After he died, I felt like I had lost my place in the world. I no longer had an identity and I no longer knew how to make a difference. I put my head down and I grieved. I grieved not only for my child, but for myself. I was SOMEBODY when I was taking care of him. I was Tommy's Mommy and I was good at what I did. I enjoyed being his caregiver. Not just his mom. There was more to it. Some people may find it difficult and tedious to draw up meds, give breathing treatments, change trachs and g-tubes, and shuttle off to a bazillion doctor's appointments. I found it amazing. I didn't like having a sick child. My heart hurt for him and wanted him to be whole, but caring for him made ME whole.
A few months ago, I was working my current job. I'm a cashier at a convenience store. We do a little bit of everything including cook. As I stood in the kitchen alone with thirty pounds of bacon to be fried, I began to cry. There had to be more to life than waiting on customers and frying bacon for near-minimum wage. I was very depressed over the entire situation. I had to do some serious soul searching. Little by little, it came to me what I had to do. I needed an education, but I had no idea where to start or even what I wanted to do with the rest of my life.

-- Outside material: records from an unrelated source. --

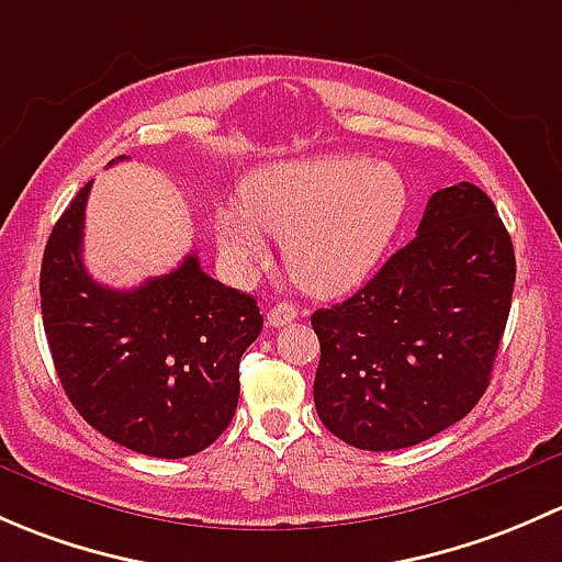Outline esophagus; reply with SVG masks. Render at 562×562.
Here are the masks:
<instances>
[{"mask_svg":"<svg viewBox=\"0 0 562 562\" xmlns=\"http://www.w3.org/2000/svg\"><path fill=\"white\" fill-rule=\"evenodd\" d=\"M297 319V308L292 303H276L273 308L268 311V324L273 327H283V324Z\"/></svg>","mask_w":562,"mask_h":562,"instance_id":"obj_1","label":"esophagus"}]
</instances>
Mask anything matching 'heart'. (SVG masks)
Listing matches in <instances>:
<instances>
[{"instance_id": "obj_1", "label": "heart", "mask_w": 562, "mask_h": 562, "mask_svg": "<svg viewBox=\"0 0 562 562\" xmlns=\"http://www.w3.org/2000/svg\"><path fill=\"white\" fill-rule=\"evenodd\" d=\"M406 181L362 154L279 161L240 183V216L218 213L216 240L235 270L265 259L262 238L283 243L292 279L311 294H344L373 273L406 213Z\"/></svg>"}]
</instances>
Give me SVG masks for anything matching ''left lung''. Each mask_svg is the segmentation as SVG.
<instances>
[{"mask_svg":"<svg viewBox=\"0 0 562 562\" xmlns=\"http://www.w3.org/2000/svg\"><path fill=\"white\" fill-rule=\"evenodd\" d=\"M514 279L493 200L468 181L432 194L416 238L311 316L322 425L349 447L392 452L460 422L490 386Z\"/></svg>","mask_w":562,"mask_h":562,"instance_id":"left-lung-1","label":"left lung"}]
</instances>
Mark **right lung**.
<instances>
[{
    "mask_svg": "<svg viewBox=\"0 0 562 562\" xmlns=\"http://www.w3.org/2000/svg\"><path fill=\"white\" fill-rule=\"evenodd\" d=\"M89 192L86 183L61 213L40 270L61 386L94 430L132 452H202L238 408L240 357L262 333L257 300L211 279L196 254L135 289L97 283L83 268Z\"/></svg>",
    "mask_w": 562,
    "mask_h": 562,
    "instance_id": "1",
    "label": "right lung"
}]
</instances>
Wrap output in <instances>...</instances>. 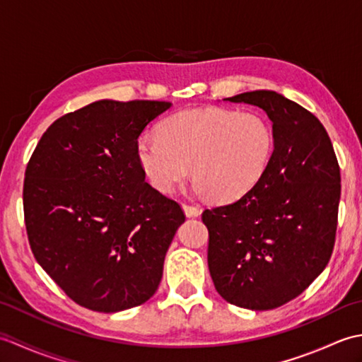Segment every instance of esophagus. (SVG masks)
Returning <instances> with one entry per match:
<instances>
[{"label": "esophagus", "instance_id": "obj_1", "mask_svg": "<svg viewBox=\"0 0 362 362\" xmlns=\"http://www.w3.org/2000/svg\"><path fill=\"white\" fill-rule=\"evenodd\" d=\"M183 210H185V214L188 218H196L201 214V209L197 205H191V204H183Z\"/></svg>", "mask_w": 362, "mask_h": 362}]
</instances>
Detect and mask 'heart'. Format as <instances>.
Listing matches in <instances>:
<instances>
[{
  "instance_id": "heart-1",
  "label": "heart",
  "mask_w": 362,
  "mask_h": 362,
  "mask_svg": "<svg viewBox=\"0 0 362 362\" xmlns=\"http://www.w3.org/2000/svg\"><path fill=\"white\" fill-rule=\"evenodd\" d=\"M274 132L257 113L227 109L185 110L166 118L160 135L138 138L136 156L151 185L173 193L191 174L196 187L218 201L247 194L264 175Z\"/></svg>"
}]
</instances>
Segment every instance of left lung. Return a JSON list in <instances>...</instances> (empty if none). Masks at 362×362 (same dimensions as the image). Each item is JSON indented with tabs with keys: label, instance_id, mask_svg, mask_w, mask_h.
Listing matches in <instances>:
<instances>
[{
	"label": "left lung",
	"instance_id": "8db88e82",
	"mask_svg": "<svg viewBox=\"0 0 362 362\" xmlns=\"http://www.w3.org/2000/svg\"><path fill=\"white\" fill-rule=\"evenodd\" d=\"M263 109L274 152L261 180L238 201L202 213L214 288L241 308L274 310L298 297L332 258L341 171L311 112L271 90L228 98Z\"/></svg>",
	"mask_w": 362,
	"mask_h": 362
}]
</instances>
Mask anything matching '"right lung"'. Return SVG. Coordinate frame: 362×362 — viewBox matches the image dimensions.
<instances>
[{
	"label": "right lung",
	"mask_w": 362,
	"mask_h": 362,
	"mask_svg": "<svg viewBox=\"0 0 362 362\" xmlns=\"http://www.w3.org/2000/svg\"><path fill=\"white\" fill-rule=\"evenodd\" d=\"M165 101H96L56 119L29 158L23 209L37 263L73 302L117 313L149 300L182 206L144 180L136 156Z\"/></svg>",
	"instance_id": "1"
}]
</instances>
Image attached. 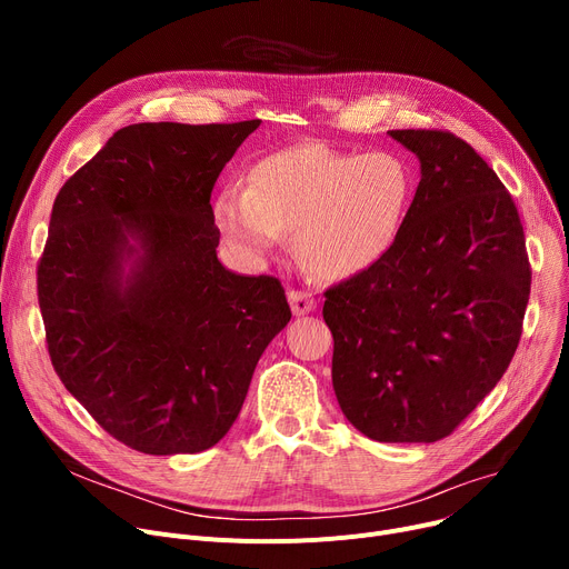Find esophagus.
Listing matches in <instances>:
<instances>
[{
	"instance_id": "obj_1",
	"label": "esophagus",
	"mask_w": 569,
	"mask_h": 569,
	"mask_svg": "<svg viewBox=\"0 0 569 569\" xmlns=\"http://www.w3.org/2000/svg\"><path fill=\"white\" fill-rule=\"evenodd\" d=\"M288 300H290V309H292L295 316H307L309 311L316 309L313 297L309 292H302V290H290Z\"/></svg>"
}]
</instances>
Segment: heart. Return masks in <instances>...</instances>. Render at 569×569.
<instances>
[{
  "instance_id": "obj_1",
  "label": "heart",
  "mask_w": 569,
  "mask_h": 569,
  "mask_svg": "<svg viewBox=\"0 0 569 569\" xmlns=\"http://www.w3.org/2000/svg\"><path fill=\"white\" fill-rule=\"evenodd\" d=\"M410 200L412 172L401 157L302 142L260 159L249 187L226 184L212 214L230 244L253 260L297 230V247L313 272L346 281L395 247Z\"/></svg>"
}]
</instances>
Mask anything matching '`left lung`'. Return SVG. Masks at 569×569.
Listing matches in <instances>:
<instances>
[{
	"instance_id": "8db88e82",
	"label": "left lung",
	"mask_w": 569,
	"mask_h": 569,
	"mask_svg": "<svg viewBox=\"0 0 569 569\" xmlns=\"http://www.w3.org/2000/svg\"><path fill=\"white\" fill-rule=\"evenodd\" d=\"M387 133L417 157L422 179L395 247L325 292L332 385L367 438L436 442L510 367L530 264L512 196L468 142Z\"/></svg>"
}]
</instances>
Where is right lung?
I'll return each mask as SVG.
<instances>
[{
  "label": "right lung",
  "mask_w": 569,
  "mask_h": 569,
  "mask_svg": "<svg viewBox=\"0 0 569 569\" xmlns=\"http://www.w3.org/2000/svg\"><path fill=\"white\" fill-rule=\"evenodd\" d=\"M260 119L119 129L57 193L39 307L57 376L144 455L217 445L290 320L274 277L217 258V177Z\"/></svg>",
  "instance_id": "obj_1"
}]
</instances>
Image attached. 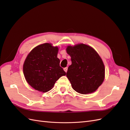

I began researching what was available in my area and trying to decide what felt right for me. Once I figured that out, I applied to college and was accepted for the Spring 2013 semester. I've made arrangements with my job to only work weekends and for the next two years, I'm a full time student. When I graduate, I will have a degree as..........
A respiratory therapist. Not only that, I have bigger goals. After I have my degree, my plan is to work for a Children's hospital and train as a NPRT, Neonatal pediatric respiratory therapist. I'm so excited to be doing this with my life!
Only 14 more days until my first class. No turning back. No regrets. I will always be Tommy's Mommy, but now I get to be an RT to not only him, but to hundreds of other kids. Everybody deserves to breathe, and those with a complicated airway or other breathing issues deserve to have someone willing to do what it takes to help them without it being scary, painful or hard. When Tommy needed an RT, sometimes the one that came wasn't willing to make a difference, as a matter of fact, one was so careless she could have done real damage had I not been close by. I have the opportunity, the responsibility to be better.